▶ [DOCUMENT]
-- Start --

- Born: Marie-Claire Cremers 9 May 1969 (age 57) Ubbergen, Netherlands
- Origin: Netherlands
- Genres: Eurodance, house, R&B, pop rock
- Occupations: Singer-songwriter, record producer
- Years active: 1990–present
- Labels: Tommy Boy Records (1996–2003), Rhino, Ada, JMCA Enterprises (2003–present)
- Website: facebook.com/AmberSings

= Amber (Dutch singer) =

Dutch singer, songwriter, label owner (born 1969)

Marie-Claire Cremers (born 9 May 1969), known professionally as Amber, is a Dutch-born singer-songwriter, record label owner and producer. She is perhaps best-known for her 1990s dance-pop singles, "This Is Your Night" (1996), "If You Could Read My Mind", and "Sexual (Li Da Di)" (1999). In December 2016, Billboard ranked her as the 34th most successful dance artist of all time; the magazine later ranked her at No. 7 on the list of most successful artists on the Dance Singles Sales chart during the 2000s.

In the 2020s Amber's career experienced a resurgence, as Tommy Boy Records–the label she was originally signed to (owned by Reservoir Media)–began releasing previously vaulted remixes of her songs to digital platforms worldwide. Beginning in 2022, six of nine re-releases have been Top 3 hits on the iTunes US Dance Chart, with four being chart-toppers: "Above the Clouds" (remix), "Love One Another" (Remix), "Colour of Love" (Remix) and "If You Could Read My Mind" (25th Anniversary Edition). The success of these releases, roughly thirty years since her career began, sparked a renewed interest in Amber's catalog amongst listeners; her albums This is Your Night (1996), Amber (1999) and Naked (2002) received a boost, and also charted on the Amazon Euro Pop and Dance Pop Bestsellers charts in 2023.

-- End --

▶ [SUPPLIED ENTRIES]
-- Start --

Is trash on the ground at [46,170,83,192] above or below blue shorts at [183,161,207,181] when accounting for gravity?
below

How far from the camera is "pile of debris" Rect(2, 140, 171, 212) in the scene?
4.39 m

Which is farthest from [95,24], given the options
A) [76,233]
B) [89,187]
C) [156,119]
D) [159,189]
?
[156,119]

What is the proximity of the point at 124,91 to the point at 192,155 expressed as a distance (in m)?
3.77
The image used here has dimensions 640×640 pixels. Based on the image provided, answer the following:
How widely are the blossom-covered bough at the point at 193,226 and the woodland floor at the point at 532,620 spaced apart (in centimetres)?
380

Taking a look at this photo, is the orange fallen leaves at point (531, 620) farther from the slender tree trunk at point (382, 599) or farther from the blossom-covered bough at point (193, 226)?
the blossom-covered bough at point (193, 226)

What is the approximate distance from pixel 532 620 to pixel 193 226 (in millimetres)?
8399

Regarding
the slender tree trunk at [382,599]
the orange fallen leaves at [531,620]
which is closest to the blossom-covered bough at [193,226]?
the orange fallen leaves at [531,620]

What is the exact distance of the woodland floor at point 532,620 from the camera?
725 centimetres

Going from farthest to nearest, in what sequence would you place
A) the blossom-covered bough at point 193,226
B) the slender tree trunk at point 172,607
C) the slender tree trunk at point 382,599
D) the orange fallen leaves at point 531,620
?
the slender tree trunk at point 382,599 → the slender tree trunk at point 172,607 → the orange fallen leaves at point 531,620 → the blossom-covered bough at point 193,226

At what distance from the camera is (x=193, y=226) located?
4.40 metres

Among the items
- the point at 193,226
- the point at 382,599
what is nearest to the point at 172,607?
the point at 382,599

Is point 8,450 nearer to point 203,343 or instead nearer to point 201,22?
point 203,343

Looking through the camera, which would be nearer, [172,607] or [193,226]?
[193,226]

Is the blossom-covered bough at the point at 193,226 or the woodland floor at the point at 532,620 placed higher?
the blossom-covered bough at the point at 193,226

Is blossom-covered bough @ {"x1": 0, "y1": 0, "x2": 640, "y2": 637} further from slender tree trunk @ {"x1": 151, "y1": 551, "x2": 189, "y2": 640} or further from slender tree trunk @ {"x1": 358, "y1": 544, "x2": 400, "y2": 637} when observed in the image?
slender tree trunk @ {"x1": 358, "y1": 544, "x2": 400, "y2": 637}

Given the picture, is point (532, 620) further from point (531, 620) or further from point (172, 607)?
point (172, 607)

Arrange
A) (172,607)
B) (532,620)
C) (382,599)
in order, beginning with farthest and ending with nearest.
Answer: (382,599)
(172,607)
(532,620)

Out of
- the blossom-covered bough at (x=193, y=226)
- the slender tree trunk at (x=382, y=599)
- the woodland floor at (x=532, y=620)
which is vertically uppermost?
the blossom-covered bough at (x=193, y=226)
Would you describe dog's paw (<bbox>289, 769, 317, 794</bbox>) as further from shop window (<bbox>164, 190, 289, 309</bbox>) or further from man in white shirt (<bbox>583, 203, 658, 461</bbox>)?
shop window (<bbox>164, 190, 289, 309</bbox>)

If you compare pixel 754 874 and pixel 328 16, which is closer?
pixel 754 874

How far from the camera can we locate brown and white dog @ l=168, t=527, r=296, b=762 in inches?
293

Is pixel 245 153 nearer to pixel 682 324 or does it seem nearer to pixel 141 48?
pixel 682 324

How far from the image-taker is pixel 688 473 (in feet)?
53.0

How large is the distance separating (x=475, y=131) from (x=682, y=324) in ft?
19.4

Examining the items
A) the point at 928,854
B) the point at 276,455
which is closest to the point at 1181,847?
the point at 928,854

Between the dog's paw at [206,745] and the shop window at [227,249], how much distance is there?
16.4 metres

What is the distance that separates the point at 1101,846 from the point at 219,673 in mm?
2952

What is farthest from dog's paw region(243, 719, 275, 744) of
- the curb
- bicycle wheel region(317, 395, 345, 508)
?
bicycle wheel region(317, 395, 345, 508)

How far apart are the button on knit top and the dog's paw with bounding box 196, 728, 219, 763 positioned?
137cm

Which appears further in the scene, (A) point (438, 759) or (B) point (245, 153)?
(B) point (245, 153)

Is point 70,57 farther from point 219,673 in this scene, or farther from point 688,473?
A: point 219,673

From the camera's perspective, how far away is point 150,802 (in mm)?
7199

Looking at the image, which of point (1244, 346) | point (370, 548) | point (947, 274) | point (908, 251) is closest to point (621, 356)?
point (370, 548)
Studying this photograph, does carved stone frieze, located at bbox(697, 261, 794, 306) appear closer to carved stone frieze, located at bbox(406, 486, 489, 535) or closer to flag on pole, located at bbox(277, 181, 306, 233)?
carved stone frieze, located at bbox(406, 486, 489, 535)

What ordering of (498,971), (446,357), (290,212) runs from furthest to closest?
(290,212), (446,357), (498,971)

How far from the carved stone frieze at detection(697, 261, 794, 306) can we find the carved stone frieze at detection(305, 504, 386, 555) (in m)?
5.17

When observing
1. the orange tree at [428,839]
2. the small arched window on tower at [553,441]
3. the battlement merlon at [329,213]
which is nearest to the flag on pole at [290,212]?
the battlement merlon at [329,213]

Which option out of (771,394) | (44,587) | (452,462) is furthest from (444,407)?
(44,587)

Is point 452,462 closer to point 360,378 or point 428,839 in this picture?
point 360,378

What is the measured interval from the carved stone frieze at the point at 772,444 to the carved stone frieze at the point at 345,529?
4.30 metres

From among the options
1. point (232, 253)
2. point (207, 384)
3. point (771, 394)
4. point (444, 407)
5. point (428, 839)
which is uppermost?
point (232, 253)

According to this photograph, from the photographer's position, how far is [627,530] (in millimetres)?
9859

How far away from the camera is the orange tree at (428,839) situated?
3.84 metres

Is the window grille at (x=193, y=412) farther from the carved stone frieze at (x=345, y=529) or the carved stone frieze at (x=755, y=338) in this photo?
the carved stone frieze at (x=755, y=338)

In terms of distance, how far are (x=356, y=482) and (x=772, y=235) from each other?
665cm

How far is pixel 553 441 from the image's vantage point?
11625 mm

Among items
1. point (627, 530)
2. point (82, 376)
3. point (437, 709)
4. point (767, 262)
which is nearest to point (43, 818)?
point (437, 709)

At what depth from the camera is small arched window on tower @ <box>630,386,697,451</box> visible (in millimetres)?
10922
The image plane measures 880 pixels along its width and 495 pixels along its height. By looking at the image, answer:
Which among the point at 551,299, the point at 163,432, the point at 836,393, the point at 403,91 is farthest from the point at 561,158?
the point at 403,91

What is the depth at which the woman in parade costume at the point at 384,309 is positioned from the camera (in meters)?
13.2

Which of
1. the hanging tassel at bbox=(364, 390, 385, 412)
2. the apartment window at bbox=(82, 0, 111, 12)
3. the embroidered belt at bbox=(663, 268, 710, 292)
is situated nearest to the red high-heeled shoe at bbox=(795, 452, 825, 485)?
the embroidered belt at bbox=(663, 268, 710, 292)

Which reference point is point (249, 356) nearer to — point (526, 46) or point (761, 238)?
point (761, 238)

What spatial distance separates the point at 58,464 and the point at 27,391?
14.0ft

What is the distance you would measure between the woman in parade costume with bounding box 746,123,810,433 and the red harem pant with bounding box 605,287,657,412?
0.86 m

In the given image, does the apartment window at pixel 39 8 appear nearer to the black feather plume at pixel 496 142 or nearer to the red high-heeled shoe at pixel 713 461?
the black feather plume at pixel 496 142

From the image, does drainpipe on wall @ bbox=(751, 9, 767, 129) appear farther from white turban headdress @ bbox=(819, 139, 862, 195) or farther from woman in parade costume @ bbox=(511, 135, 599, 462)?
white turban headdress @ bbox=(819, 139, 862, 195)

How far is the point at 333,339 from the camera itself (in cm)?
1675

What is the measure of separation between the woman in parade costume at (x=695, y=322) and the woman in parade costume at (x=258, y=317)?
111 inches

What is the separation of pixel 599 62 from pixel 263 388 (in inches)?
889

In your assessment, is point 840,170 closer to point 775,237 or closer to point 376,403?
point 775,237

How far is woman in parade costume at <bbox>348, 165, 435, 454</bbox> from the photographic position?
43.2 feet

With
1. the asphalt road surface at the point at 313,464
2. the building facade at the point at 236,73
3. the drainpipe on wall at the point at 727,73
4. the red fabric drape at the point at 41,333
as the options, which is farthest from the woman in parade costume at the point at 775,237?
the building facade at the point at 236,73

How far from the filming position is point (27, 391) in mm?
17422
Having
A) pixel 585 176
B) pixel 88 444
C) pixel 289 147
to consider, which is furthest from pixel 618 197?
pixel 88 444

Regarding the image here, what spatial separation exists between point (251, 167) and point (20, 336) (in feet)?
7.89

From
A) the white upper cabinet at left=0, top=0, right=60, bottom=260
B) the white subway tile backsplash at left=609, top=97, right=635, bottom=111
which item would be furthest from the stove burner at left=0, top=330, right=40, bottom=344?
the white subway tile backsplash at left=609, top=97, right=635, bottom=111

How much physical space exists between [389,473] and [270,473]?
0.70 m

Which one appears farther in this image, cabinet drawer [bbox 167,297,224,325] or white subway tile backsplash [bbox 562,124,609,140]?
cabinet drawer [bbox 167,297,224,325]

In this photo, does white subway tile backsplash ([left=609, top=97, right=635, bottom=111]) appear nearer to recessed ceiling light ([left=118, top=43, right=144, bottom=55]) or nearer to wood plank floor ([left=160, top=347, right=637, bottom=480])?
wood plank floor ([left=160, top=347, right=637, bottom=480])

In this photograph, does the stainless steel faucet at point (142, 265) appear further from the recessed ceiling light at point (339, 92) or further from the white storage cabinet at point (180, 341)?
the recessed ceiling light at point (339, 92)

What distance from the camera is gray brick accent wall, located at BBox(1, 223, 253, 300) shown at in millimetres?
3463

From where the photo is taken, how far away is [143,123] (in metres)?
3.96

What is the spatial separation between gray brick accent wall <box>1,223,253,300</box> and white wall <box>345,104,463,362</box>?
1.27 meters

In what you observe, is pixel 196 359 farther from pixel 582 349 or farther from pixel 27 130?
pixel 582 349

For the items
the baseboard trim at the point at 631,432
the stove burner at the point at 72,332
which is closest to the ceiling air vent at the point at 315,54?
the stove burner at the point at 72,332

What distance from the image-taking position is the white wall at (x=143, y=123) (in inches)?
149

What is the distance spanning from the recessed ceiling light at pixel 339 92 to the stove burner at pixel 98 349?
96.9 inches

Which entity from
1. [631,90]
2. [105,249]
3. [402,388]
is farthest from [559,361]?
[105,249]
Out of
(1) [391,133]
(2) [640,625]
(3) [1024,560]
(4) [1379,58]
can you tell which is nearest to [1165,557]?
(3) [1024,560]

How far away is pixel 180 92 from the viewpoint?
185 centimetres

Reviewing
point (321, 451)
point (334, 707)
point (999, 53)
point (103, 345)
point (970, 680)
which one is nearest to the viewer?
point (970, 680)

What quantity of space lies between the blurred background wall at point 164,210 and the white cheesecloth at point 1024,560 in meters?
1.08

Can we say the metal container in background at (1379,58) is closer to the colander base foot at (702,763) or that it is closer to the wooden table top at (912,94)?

-- End --

Carry on the article about the Dutch singer Amber from the point where it stops. The rows have no connection to the Amber article.

▶ [ANSWER]
== Career ==

=== 1996–1997: This is Your Night ===
Amber's music career took off when one of her demos, "This Is Your Night", was released by Tommy Boy Records. The single was on the US Billboard Hot 100 chart for an entire year, from 1996 to 1997. The song was also used in the film A Night at the Roxbury (1998) and has since appeared on many dance compilation records and in numerous films.

A full-length album of the same name soon followed, which spawned two additional hit singles, "Colour of Love" and the Hani remix of "One More Night".

=== 1998–1999: Amber ===
In 1999, Amber released her self-titled second album, which garnered the most mainstream attention thus far. The album was preceded in 1998 by the single "If You Could Read My Mind", both a cover version of the 1970 song of the same name by Canadian singer-songwriter Gordon Lightfoot and a collaboration with Ultra Naté and Jocelyn Enriquez; the trio recorded and performed the track under the name Stars on 54 for the closing scene and end credits of the Miramax film 54.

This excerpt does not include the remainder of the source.